By revenue growth (latest reported year), F&G Annuities & Life, Inc.
(FGN) is pulling ahead at 26. 6% versus -14. 0% for Prudential Financial, Inc. (PRU). On earnings-per-share growth, the picture is similar: F&G Annuities & Life, Inc. grew EPS 1111% year-over-year, compared to -68. 3% for Lincoln National Corporation. Over a 3-year CAGR, FGN leads at 13. 1% annualised revenue growth. Higher growth typically commands a higher valuation multiple — check whether the premium P/E or P/S is justified by the growth rate using the PEG ratio.
06Which has better profit margins — FGN or LNC or PRU or GL or MET?
Globe Life Inc.
(GL) is the more profitable company, earning 19. 4% net margin versus 4. 4% for MetLife, Inc. — meaning it keeps 19. 4% of every revenue dollar as bottom-line profit. Operating margin tells a similar story: GL leads at 24. 4% versus 6. 0% for MET. At the gross margin level — before operating expenses — FGN leads at 100. 0%, reflecting greater pricing power or product mix advantage. Stronger margins indicate durable pricing power, lower cost of revenue, or higher mix of software/services. They are one of the clearest signs of business quality.
07Is FGN or LNC or PRU or GL or MET more undervalued right now?
The PEG ratio (forward P/E divided by expected earnings growth rate) is the most precise measure of undervaluation relative to growth potential.
By this metric, Lincoln National Corporation (LNC) is the more undervalued stock at a PEG of 0. 14x versus Globe Life Inc. 's 0. 63x. A PEG below 1. 0 is traditionally considered the threshold for growth-adjusted undervaluation. On forward earnings alone, F&G Annuities & Life, Inc. (FGN) trades at 4. 5x forward P/E versus 9. 8x for Globe Life Inc. — 5. 3x cheaper on a one-year earnings basis. Analyst consensus price targets imply the most upside for MET: 22. 4% to $96. 50.
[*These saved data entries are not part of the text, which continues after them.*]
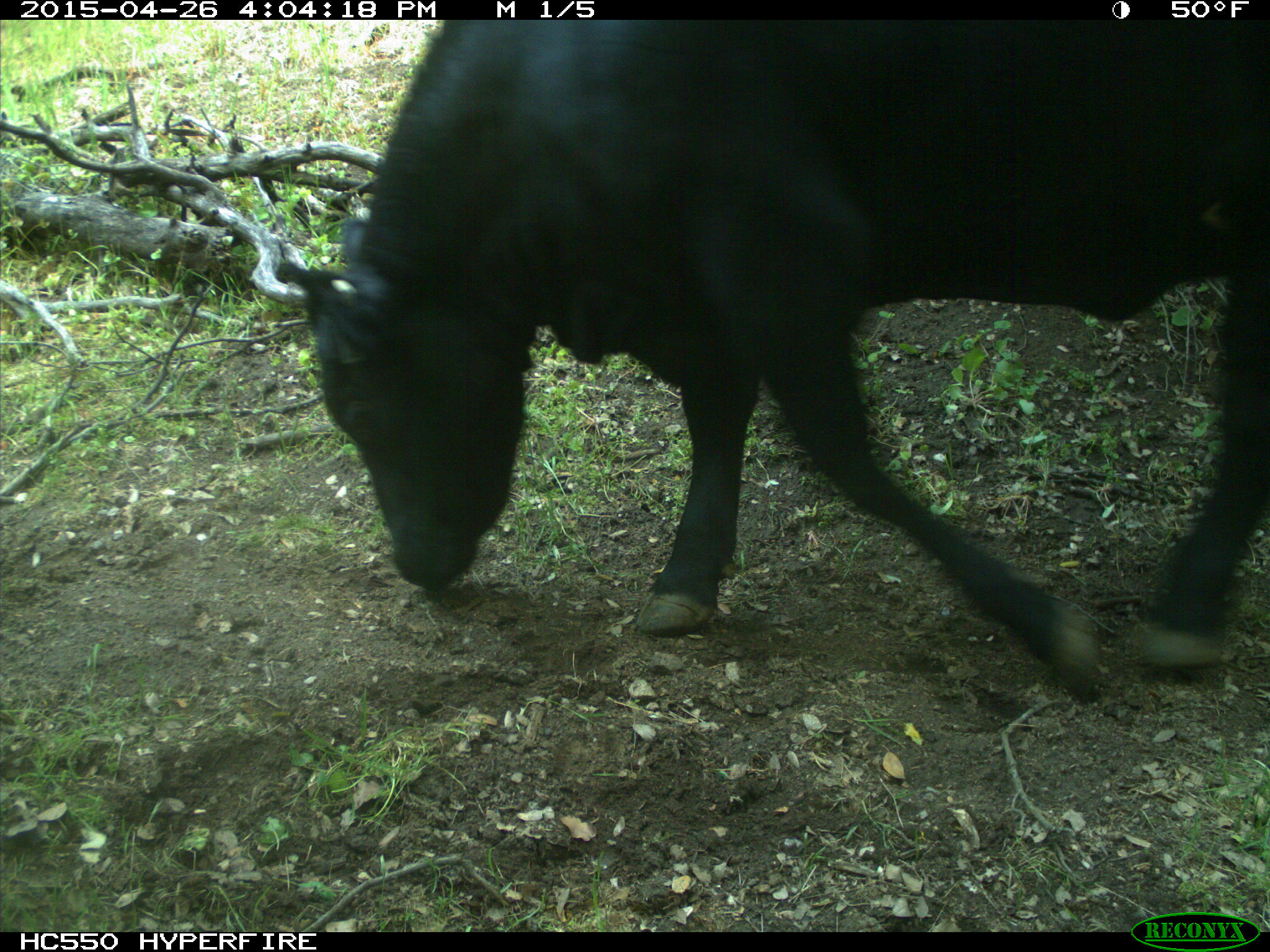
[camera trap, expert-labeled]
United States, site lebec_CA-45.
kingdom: Animalia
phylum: Chordata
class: Mammalia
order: Artiodactyla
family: Bovidae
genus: Bos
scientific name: Bos taurus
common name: domestic cow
08Which pays a better dividend — FGN or LNC or PRU or GL or MET?
All stocks in this comparison pay dividends.
Prudential Financial, Inc. (PRU) offers the highest yield at 5. 5%, versus 0. 7% for Globe Life Inc. (GL).
09Is FGN or LNC or PRU or GL or MET better for a retirement portfolio?
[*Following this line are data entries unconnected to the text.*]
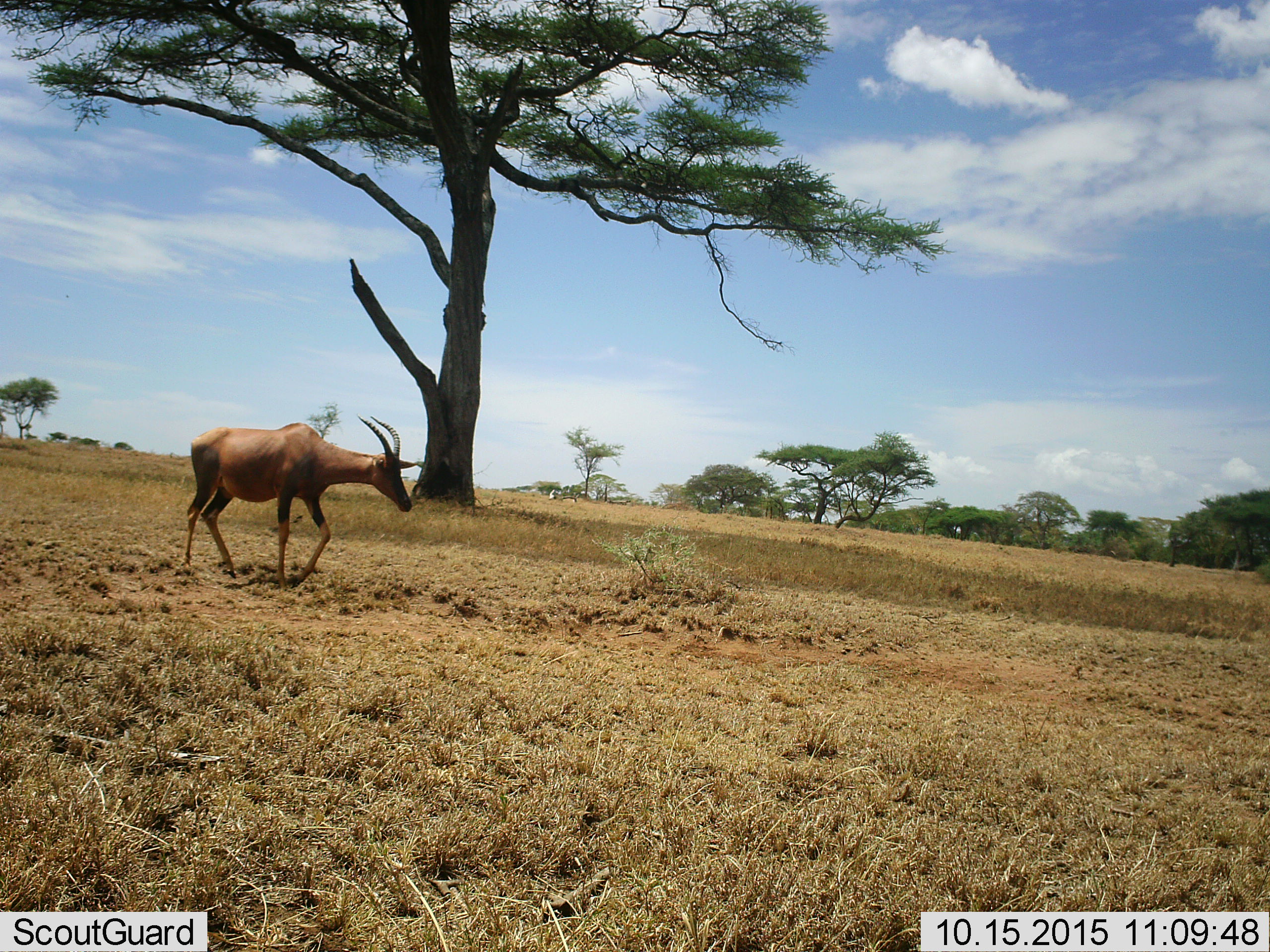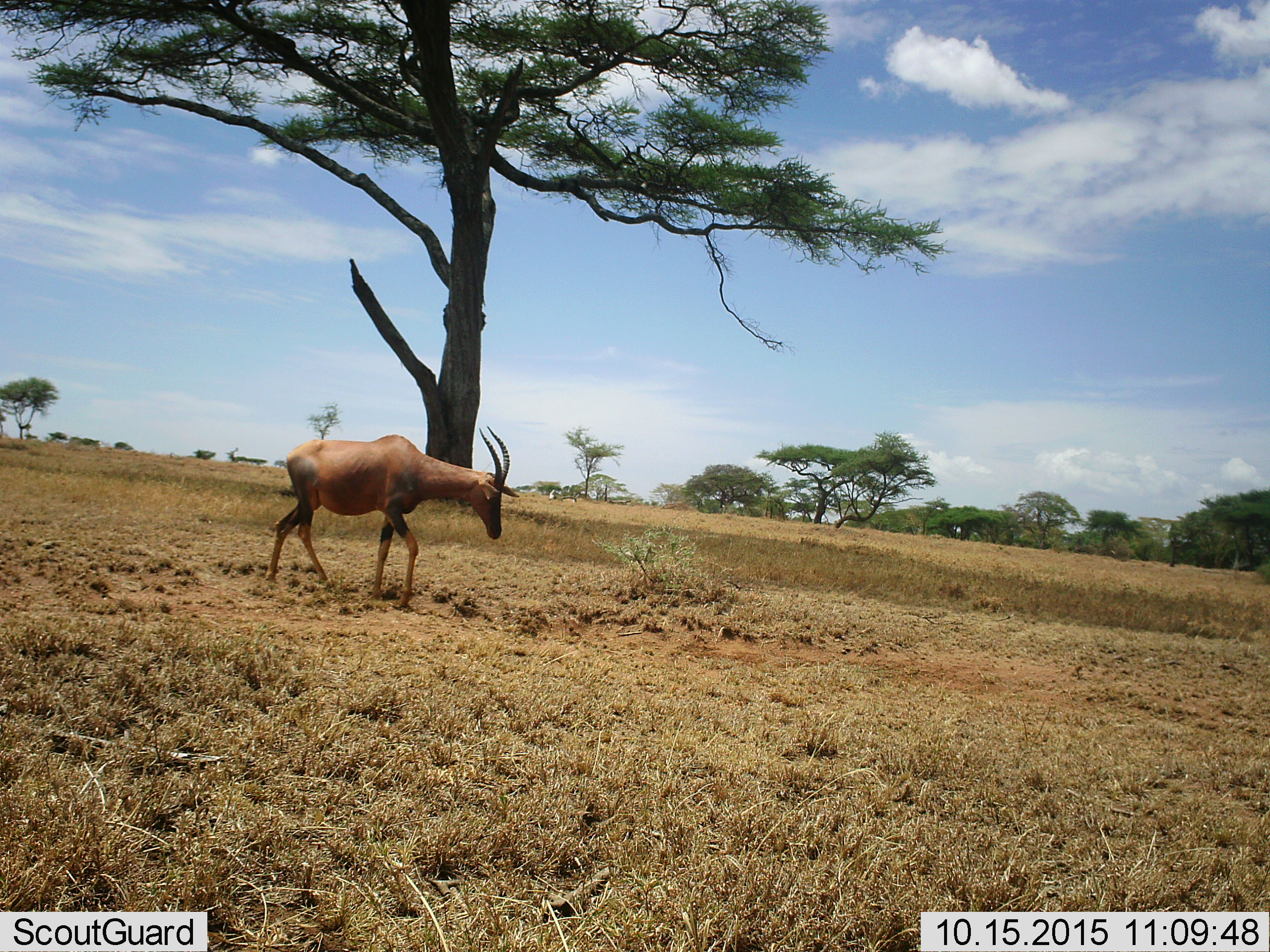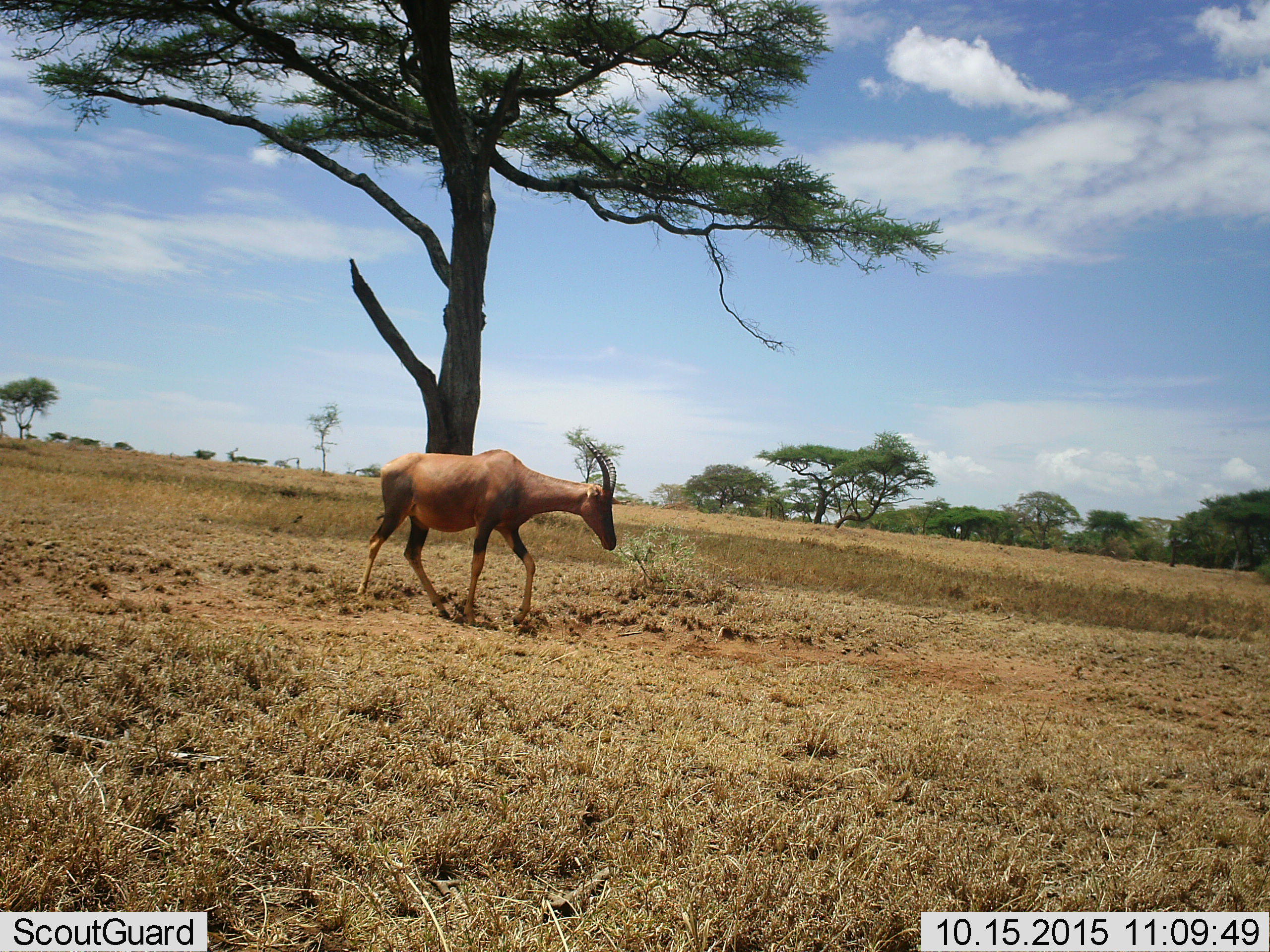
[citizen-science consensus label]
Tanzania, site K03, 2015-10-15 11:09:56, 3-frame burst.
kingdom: Animalia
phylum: Chordata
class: Mammalia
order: Artiodactyla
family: Bovidae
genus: Damaliscus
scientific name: Damaliscus lunatus jimela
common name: topi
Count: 1.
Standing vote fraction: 0%.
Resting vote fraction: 0%.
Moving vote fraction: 100%.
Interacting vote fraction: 0%.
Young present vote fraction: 0%.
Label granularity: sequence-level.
For long-horizon retirement investors, Globe Life Inc.
(GL) is the stronger choice — it scores higher on the combination of lower volatility, dividend reliability, and long-term compounding (low volatility (β 0. 48), 0. 7% yield, +175. 7% 10Y return). Both have compounded well over 10 years (GL: +175. 7%, LNC: +24. 5%), confirming both are viable long-term holds — but the lower-volatility option typically results in less emotional selling during corrections. Retirement portfolios generally favour predictability over maximum returns. Consult a financial advisor before making allocation decisions.
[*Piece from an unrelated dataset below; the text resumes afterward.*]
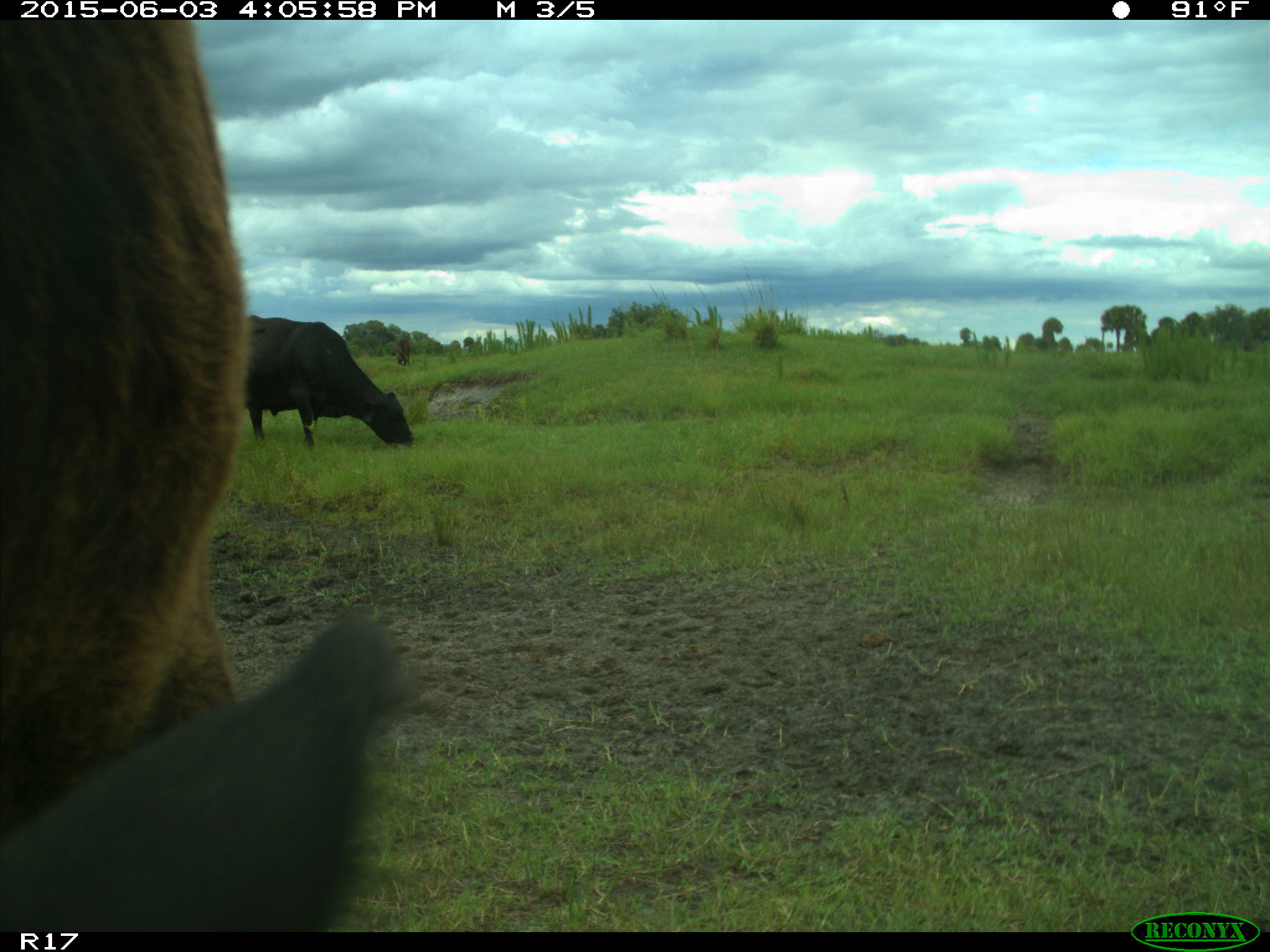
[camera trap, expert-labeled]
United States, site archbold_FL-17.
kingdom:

10What are the main differences between FGN and LNC and PRU and GL and MET?
Both stocks operate in the Financial Services sector, making this a peer-level intra-sector comparison — the same macro tailwinds and headwinds will affect both.
In terms of investment character: FGN is a small-cap high-growth stock; LNC is a small-cap deep-value stock; PRU is a mid-cap deep-value stock; GL is a mid-cap deep-value stock; MET is a mid-cap deep-value stock. These fundamental differences mean investors should not choose between them on a single metric — the "better stock" depends entirely on which of these characteristics aligns with your investment strategy.